Annual spending on education is now approaching £6000 for every secondary school pupil in Scotland and more than £4000 for every primary pupil.
An official report into the amount of money spent on education by the Scottish Executive in 2005-06 has revealed that the cost of secondary education is £1.8bn a year, or £5771 per pupil, a rise of 6% on the previous year.
The average amount of money spent on a pupil in the independent sector has been estimated at £7800 for a senior day school, although these figures include capital building projects, additional support needs and business rates.
For state primary education, the figures were a total of £1.6bn or £4138 per pupil, a rise of 7%.

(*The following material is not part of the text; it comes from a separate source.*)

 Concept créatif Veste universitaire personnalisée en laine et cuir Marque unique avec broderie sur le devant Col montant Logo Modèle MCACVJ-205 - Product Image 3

Capital spending on both primary and secondary schools was £280m, or £397 per pupil, 56% up on the previous year's figure, £142 per pupil - though that figure does not include spending on the controversial Private Finance Initiative and its successor, Public Private Partnerships.
Fiona Hyslop, education spokeswoman for the SNP, welcomed the spending rises, but warned that the "key test" was whether it would result in improvements in education.
"A report last week by HM Inspectorate of Education (HMIE) revealed that there had been no significant improvement in education levels in Scotland since 2002," she said.
"Increased spending has made no impact on the bottom 20% of pupils in Scotland and attainment levels in S4, S5 and S6 are not improving.
"The bulk of the increased spending has financed the McCrone teachers' deal, but we know that this had limited effect on educational attainment."
Murdo Fraser, deputy leader of the Scottish Tories, said the money that reached schools was significantly lower than was being suggested.
"While these are the annual spending figures, what the executive forgets to mention is that the actual sum that reaches schools is much lower," he said.
"A very sizeable proportion of these funds is creamed off at a local government level before it is allocated to individual schools.
"There is the question of how much of the budget is actually spent on schools and not taken up on administration."
A spokesman for the executive said the quality of education in Scotland had improved and more money than ever was being given straight to headteachers.
"We have seen attainment rising, class sizes are going down, there are more teachers in our schools and we have better school buildings and facilities, and all these are making a difference," he said.
Meanwhile, the Scottish Parliament heard the teaching profession would have hit an "all time low" without a £2bn deal to modernise pay and conditions.
Commenting on last week's HMIE report on McCrone, Charles Gray, education spokesman for local government body Cosla, told MSPs from Holyrood's education committee that, without the agreement, discontent would have led to the quality of Scottish education dipping to an "all-time low".
"We would have continually seen more teachers leaving the profession than coming in. It would have been a dreadful situation had the agreement not come along," he said.
The ground-breaking deal, struck in 2001 between the executive, local councils and teacher organisations, gave teachers a 23% pay rise over three years in return for an overhaul of conditions of service.
Better professional development and new management structures are all being established in schools, he said.
Later, Graham Donaldson, senior chief inspector with HMIE, told MSPs: "If you asked whether schools are dramatically different places for children than they were prior to the agreement, then we would be less confident that would be the case.
"By and large there is momentum there to take things in the right direction, but its important that we as an inspectorate and this committee and ministers don't take our foot off the pedal."